EXTRACT PROVIDED:
Then came the Neoclassical economics in 1900s which brought new school of thought which aligns with “the rational behavior theory” stating that people think rationally while making economic decisions. Hence, they are ready to pay the price of a thing/ resource based on the value it brings to them.

In simple words, the classical economics believes that the price of any product is dependent its cost of production. Whereas, neoclassical economics believes that the price of product is dependent upon the utility to the customers not its cost of production.   

The conventional nature of economics – the problem

For many years the main idea behind the theories in the economics is that the people are rational while making any decision related to money. Every person exposed to a product/service has well defined preferences and unbiased ideas and expectations. These unbiased ideas make people to choose whatever is the best for them.

These ideas in the conventional economics lead the economists to formulate and study economics mathematically as inspired from the physicists. Physicists theorized an idea and based on the mathematical principles developed models which can predict the nature and behavior of objects- from a ball to the motion of planets around the sun. Hence, in economics you will find many complicated mathematical equations and wild correlations (a correlation is degree of dependence of two datasets). One funny representation is as follows, somebody found out that the there is strong positive correlation between the pool drowning deaths and movie releases of Nicolas cage. So does that mean that people were so fed up with nick’s movies so that they preferred drowning over his films. Definitely No! I am a fan here.

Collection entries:
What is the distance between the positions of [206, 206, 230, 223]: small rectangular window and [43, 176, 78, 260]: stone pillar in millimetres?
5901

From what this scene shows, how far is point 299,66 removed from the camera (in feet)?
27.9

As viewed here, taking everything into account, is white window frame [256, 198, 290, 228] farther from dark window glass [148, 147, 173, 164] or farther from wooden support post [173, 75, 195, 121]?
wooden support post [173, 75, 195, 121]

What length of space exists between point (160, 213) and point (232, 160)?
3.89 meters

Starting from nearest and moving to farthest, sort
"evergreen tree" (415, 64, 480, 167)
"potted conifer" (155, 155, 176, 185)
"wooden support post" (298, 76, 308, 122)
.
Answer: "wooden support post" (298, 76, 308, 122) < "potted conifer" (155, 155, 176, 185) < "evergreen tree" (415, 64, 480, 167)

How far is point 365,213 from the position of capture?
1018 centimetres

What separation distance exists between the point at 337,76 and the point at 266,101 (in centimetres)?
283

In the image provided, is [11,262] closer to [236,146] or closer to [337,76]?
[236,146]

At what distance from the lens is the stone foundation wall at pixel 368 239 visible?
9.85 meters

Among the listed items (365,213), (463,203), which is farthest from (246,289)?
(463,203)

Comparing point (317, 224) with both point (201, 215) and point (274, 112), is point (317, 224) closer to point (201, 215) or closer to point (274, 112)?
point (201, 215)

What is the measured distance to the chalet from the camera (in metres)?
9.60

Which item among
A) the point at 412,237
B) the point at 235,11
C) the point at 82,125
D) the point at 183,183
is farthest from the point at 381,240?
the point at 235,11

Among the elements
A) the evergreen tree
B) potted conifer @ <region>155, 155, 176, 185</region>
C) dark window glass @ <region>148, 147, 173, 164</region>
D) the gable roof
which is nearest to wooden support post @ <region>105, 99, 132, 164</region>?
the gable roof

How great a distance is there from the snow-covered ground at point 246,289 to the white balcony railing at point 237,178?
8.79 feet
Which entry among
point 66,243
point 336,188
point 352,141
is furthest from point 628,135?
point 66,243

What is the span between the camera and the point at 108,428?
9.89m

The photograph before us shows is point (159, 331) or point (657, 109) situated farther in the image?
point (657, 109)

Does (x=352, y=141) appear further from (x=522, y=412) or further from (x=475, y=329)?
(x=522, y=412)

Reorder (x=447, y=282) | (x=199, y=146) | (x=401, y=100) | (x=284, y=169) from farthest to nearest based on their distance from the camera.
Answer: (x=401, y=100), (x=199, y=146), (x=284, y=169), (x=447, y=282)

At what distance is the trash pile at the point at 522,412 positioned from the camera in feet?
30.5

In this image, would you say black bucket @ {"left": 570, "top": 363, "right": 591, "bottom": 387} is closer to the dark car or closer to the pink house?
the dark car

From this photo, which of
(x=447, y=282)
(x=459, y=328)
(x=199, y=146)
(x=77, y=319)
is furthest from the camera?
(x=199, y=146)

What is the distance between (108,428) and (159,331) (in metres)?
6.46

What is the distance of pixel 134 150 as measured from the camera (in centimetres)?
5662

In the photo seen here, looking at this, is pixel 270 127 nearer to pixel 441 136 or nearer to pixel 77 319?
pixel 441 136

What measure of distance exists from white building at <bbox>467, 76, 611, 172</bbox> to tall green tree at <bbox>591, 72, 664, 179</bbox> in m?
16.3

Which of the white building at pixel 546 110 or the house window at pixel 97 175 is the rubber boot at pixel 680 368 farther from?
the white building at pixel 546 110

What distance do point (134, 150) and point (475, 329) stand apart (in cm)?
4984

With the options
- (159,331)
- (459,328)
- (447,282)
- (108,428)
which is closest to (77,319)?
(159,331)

--

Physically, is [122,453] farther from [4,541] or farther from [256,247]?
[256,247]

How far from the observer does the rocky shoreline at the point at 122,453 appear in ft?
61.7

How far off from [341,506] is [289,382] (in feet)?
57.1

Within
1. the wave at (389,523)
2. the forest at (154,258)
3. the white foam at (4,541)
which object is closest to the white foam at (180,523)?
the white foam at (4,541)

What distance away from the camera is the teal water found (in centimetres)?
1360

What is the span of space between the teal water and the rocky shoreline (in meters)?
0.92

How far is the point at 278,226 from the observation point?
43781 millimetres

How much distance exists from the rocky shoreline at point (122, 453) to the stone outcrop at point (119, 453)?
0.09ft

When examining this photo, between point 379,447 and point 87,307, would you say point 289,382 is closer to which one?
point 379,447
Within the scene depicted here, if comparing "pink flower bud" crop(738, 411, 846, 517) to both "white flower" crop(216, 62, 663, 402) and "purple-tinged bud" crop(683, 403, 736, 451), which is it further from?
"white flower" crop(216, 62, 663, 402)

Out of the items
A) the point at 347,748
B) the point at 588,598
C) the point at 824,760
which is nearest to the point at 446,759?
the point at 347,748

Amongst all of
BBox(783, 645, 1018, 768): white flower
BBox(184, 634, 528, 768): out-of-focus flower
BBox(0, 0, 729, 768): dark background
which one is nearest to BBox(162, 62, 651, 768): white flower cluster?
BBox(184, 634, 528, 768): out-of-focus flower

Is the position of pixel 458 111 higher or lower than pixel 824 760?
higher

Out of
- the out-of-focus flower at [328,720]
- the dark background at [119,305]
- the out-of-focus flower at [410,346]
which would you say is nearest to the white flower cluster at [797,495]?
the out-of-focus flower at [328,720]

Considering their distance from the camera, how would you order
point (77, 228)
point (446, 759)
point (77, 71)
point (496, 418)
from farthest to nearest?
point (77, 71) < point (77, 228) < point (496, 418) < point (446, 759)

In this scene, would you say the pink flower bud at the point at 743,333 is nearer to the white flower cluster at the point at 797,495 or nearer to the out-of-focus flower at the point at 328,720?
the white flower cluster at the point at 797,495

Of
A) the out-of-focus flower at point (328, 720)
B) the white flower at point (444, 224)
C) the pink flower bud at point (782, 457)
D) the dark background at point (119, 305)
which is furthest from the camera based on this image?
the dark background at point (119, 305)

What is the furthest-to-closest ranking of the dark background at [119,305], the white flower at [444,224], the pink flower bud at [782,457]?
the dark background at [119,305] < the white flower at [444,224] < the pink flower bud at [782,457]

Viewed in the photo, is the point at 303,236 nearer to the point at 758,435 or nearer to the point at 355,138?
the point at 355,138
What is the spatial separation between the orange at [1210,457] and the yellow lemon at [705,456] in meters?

REQUIREMENTS:
(A) In the passage on economic theory, what does neoclassical economics say the price of a product depends on?
(B) Decide whether each statement agrees with the passage on economic theory. Answer yes or no for each, and quote the deciding words.
(i) Neoclassical economics arrived in the 1900s.
(ii) Classical economics holds that a product's price depends on its utility to customers.
(iii) Economists' mathematical approach to economics was inspired by physicists.
(C) Carry the passage on economic theory forward from its final sentence, keeping its voice and subject.

ANSWERS FOR THE EXERCISE:
(A) It depends on the utility to the customers, not on its cost of production.

(B)
(i) Yes: "Then came the Neoclassical economics in 1900s"
(ii) No: "the classical economics believes that the price of any product is dependent its cost of production"
(iii) Yes: "These ideas in the conventional economics lead the economists to formulate and study economics mathematically as inspired from the physicists"

(C)
Here is one more:

There was this funny correlation that the skirt length was related to the stock market movement called ‘the Hemline theory’. A theory saying that stocks prices move in the same direction as the hemlines of women’s dresses. For example, short skirts (1920s and 1960s) indicating bullish and long skirts (1930s and 1940s) indicating bearish markets.(!)

These are some of the reasons why the economists and their models remained part of funny discussions. This was one of the reasons why many economical models were applicable to limited datasets. The problem is not about the flaws in these ideas, the problem is that many big financial, political, life altering decisions were made based on such theories and models.

I mean these models were not completely wrong; nothing is perfect, there is always room for improvement.

Quest for establishing the correlation between human behavior and economic theories-

When economists were in the establishment of mathematical foundations of the subject causing their economics to reflect the equations and theorems, the psychologist directed their studies more towards experimental approach for the development of psychology. Their theories were more of verbal and theme based, that is also the reason why you can find psychology as a set of vocabulary itself.

Psychologists in some sense developed the ideas about how we interact with others and materials, resources around us. What affects out decision making when we interact with each other and things in our surroundings.

Some of the famous Psychologist had already tried to establish the connection between the ‘machine-like’ economic theories which strictly followed some equations and the real emotions, sentiments that make these economic models unfit with the reality. Their ideas helped us to find the reason why money does not strictly follow the strict optimized and high output giving trends. The reason does not lie in the money, it lies in the nature/ sentiments of the people who drive the money, the people who sometimes choose other things over money.

Richard Thaler, Daniel Kahneman, Amos Tversky, George Katona, Herbert A. Simon these are some of the notable names which have strongly influenced the ideas of behavioral economics.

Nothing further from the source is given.